South Africa: DA Rejects Transnet Debt Takeover

Container ships in Cape Town harbour (file photo).
press release

The Democratic Alliance (DA) notes the announcement by National Treasury that it issued Transnet with a R47 billion guarantee facility, effective immediately. The DA unequivocally rejects this guarantee as it heightens taxpayer risk exposure to the ANC's mismanagement of our logistics and transport sector - which has reached crisis level. The ANC has broken the sector, and its centralized grip is tanking any hope of recovery.

Transnet already has an existing debt pile in the region of R135 billion, which attracts interest of approximately R13 billion per annum. The entity further managed to incur a financial loss of R5,7 billion in the previous financial year and a further financial loss of R556 million due to irregular expenditure.

No guarantee facility can address the root causes of this inefficiency and fiscal irresponsibility. In fact, the Government's safety net will ensure that the chaos is perpetuated while placing a substantial burden on our already strained national budget and further balloons our growing debt bubble.

Taking a cue from Eskom's debt relief scheme, where a whopping R254 billion will be absorbed onto the national balance sheet, Treasury has been strong-armed into granting Transnet the same.

Absent this debt relief from Government, Transnet claimed it will not be able to implement its recovery plan for turning around the entity's dismal operational and financial performance. It even had the gall to preface its entire recovery plan on this very expectation, which is yet to be tabled in Parliament.

That Transnet's recovery plan has much to be desired has been widely reported. The DA does not have any confidence that it will address the structural issues that beleaguer the entity.

The DA has further forewarned that Eskom's debt-takeover would establish a dangerous fiscal precedent as other unviable SOEs would come clamouring for taxpayer-funded relief. We remain opposed to the absorption of Eskom's debt as it recklessly exposes taxpayers to the financial ramifications of governmental mismanagement. The same applies to Transnet and every other dysfunctional SOE.

The DA has an alternative. Exporters who have capacity should be given unconditional access to Transnet corridors to transport their products.
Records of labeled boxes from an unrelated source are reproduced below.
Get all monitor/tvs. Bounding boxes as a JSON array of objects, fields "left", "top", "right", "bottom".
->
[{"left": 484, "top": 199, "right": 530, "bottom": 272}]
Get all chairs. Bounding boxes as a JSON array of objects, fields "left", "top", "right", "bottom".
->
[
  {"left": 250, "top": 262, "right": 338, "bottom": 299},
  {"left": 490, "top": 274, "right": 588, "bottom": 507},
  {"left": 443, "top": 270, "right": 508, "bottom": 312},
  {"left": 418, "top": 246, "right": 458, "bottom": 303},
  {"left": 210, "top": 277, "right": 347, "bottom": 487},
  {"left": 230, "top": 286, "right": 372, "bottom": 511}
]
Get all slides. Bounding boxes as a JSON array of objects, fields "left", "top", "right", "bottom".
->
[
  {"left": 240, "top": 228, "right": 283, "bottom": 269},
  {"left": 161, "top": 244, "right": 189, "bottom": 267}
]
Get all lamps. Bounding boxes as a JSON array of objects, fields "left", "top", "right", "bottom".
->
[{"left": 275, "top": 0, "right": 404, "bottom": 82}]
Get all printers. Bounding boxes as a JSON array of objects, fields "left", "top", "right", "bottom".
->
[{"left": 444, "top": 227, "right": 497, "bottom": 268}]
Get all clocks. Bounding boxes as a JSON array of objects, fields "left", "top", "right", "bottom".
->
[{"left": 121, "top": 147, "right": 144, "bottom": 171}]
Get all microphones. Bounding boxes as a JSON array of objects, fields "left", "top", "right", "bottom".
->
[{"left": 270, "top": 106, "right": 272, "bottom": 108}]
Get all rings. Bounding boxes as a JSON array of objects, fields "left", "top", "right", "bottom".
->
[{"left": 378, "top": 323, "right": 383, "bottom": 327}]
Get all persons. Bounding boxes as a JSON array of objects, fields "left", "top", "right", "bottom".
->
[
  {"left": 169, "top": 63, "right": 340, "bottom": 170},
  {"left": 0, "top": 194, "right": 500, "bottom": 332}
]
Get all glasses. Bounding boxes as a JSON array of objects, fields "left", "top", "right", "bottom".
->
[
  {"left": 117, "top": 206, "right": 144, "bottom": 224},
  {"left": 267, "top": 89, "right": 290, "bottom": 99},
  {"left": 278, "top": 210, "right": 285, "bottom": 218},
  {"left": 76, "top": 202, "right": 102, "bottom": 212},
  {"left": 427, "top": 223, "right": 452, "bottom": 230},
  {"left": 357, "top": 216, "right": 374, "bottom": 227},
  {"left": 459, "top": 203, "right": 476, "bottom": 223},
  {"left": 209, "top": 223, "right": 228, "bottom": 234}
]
Moreover, Government must immediately suspend bureaucratic hurdles, such as BBBEE and localisation criteria, in all procurement processes within Transnet. The business units under Transnet have no validity in central management and ownership. They must also be unbundled, and innovative public/private partnerships must be sought to own and run these as a precursor to privatisation.

Failure to promptly engage in meaningful privatisation and open the market to private investment will condemn South Africa to a perpetual low-growth cycle. Any inertia threatens the prospects of achieving economic stability and places the burden squarely on the shoulders of future generations. Government must act now to initiate the shift away from the unsustainable model of state dependent SOEs towards a robust, privatised, and competitively driven infrastructure landscape.